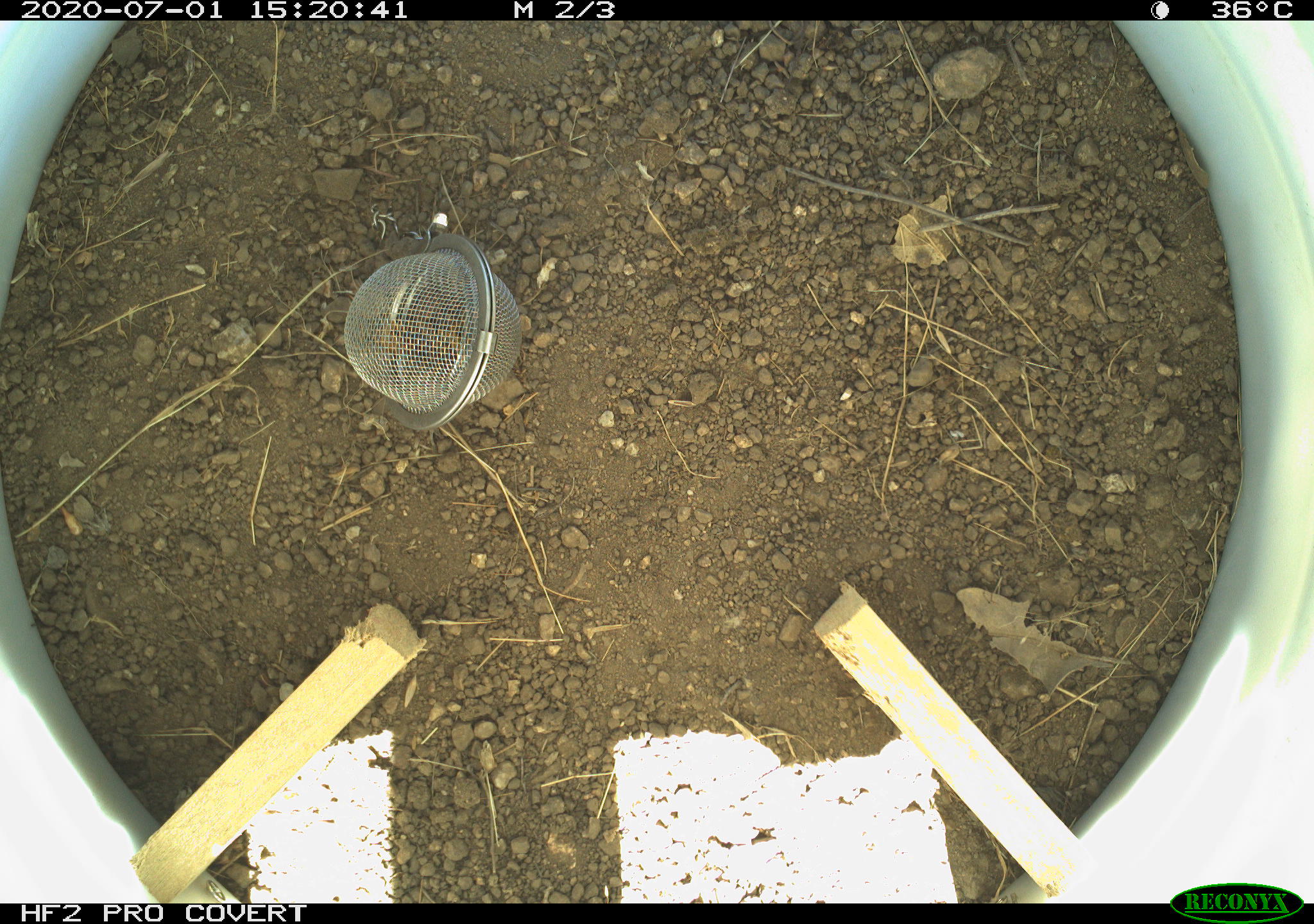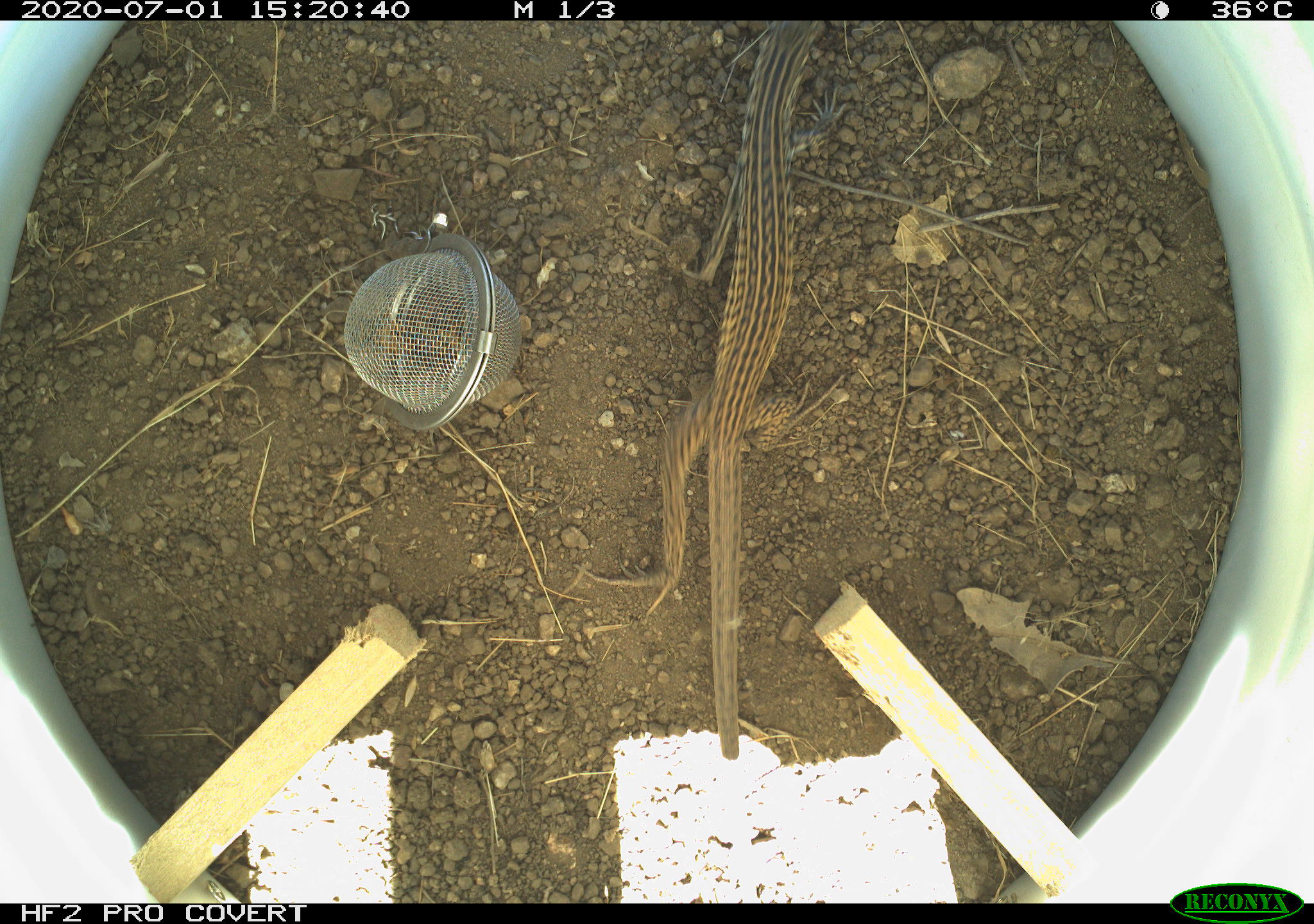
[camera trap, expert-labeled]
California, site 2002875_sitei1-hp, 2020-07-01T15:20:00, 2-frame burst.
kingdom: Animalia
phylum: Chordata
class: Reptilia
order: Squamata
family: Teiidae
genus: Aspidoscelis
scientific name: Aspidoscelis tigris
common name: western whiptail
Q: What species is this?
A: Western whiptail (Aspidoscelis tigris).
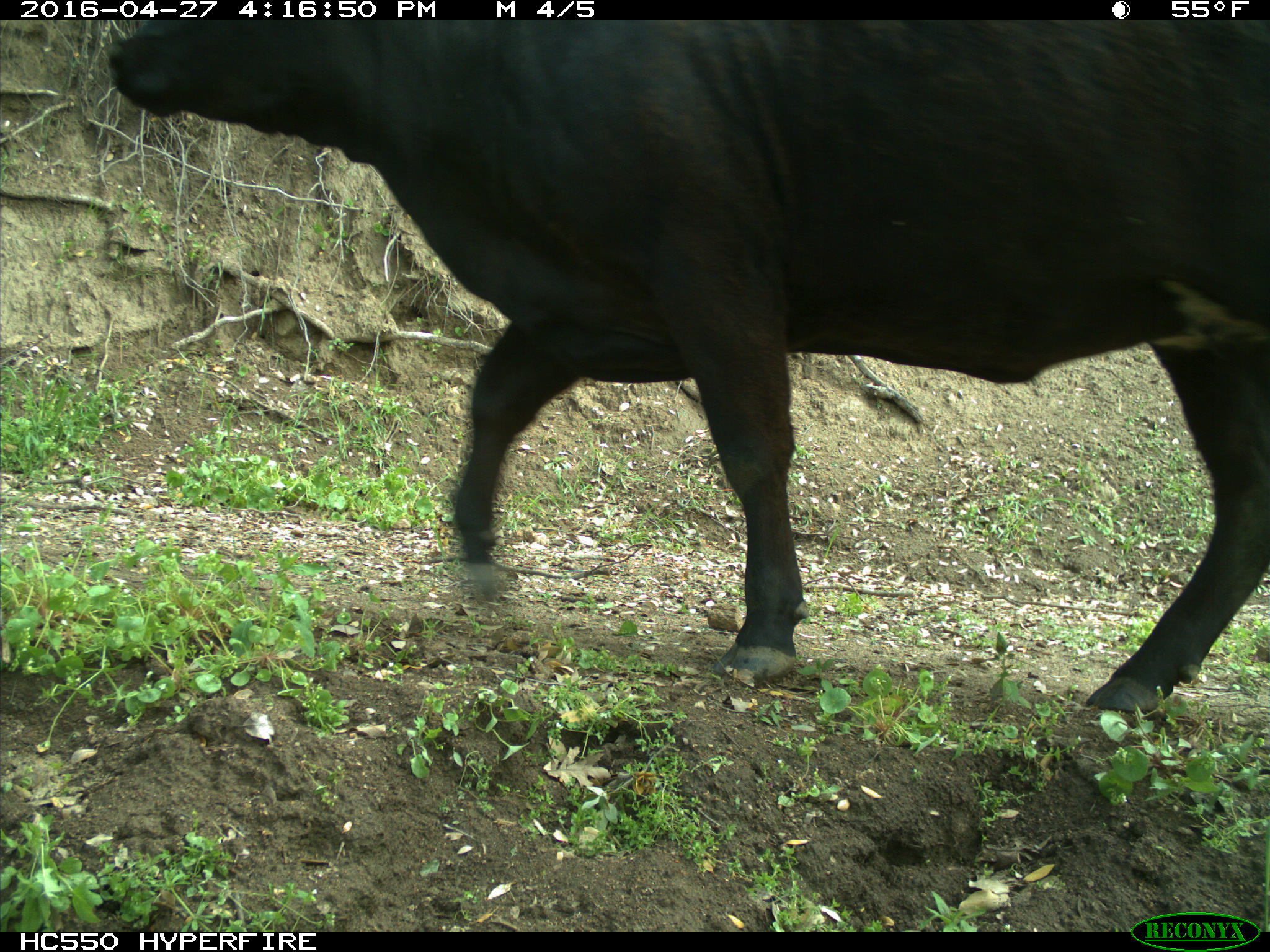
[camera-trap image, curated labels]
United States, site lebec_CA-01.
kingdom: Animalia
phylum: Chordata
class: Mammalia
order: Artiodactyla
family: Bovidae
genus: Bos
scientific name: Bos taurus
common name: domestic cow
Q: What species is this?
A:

:::

Word for word, give back each entry from above, but skip any picture.

→ RESPONSE:
[camera trap, expert-labeled]
California, site 2002875_sitei1-hp, 2020-07-01T15:20:00, 2-frame burst.
kingdom: Animalia
phylum: Chordata
class: Reptilia
order: Squamata
family: Teiidae
genus: Aspidoscelis
scientific name: Aspidoscelis tigris
common name: western whiptail
Q: What species is this?
A: Western whiptail (Aspidoscelis tigris).
[camera-trap image, curated labels]
United States, site lebec_CA-01.
kingdom: Animalia
phylum: Chordata
class: Mammalia
order: Artiodactyla
family: Bovidae
genus: Bos
scientific name: Bos taurus
common name: domestic cow
Q: What species is this?
A:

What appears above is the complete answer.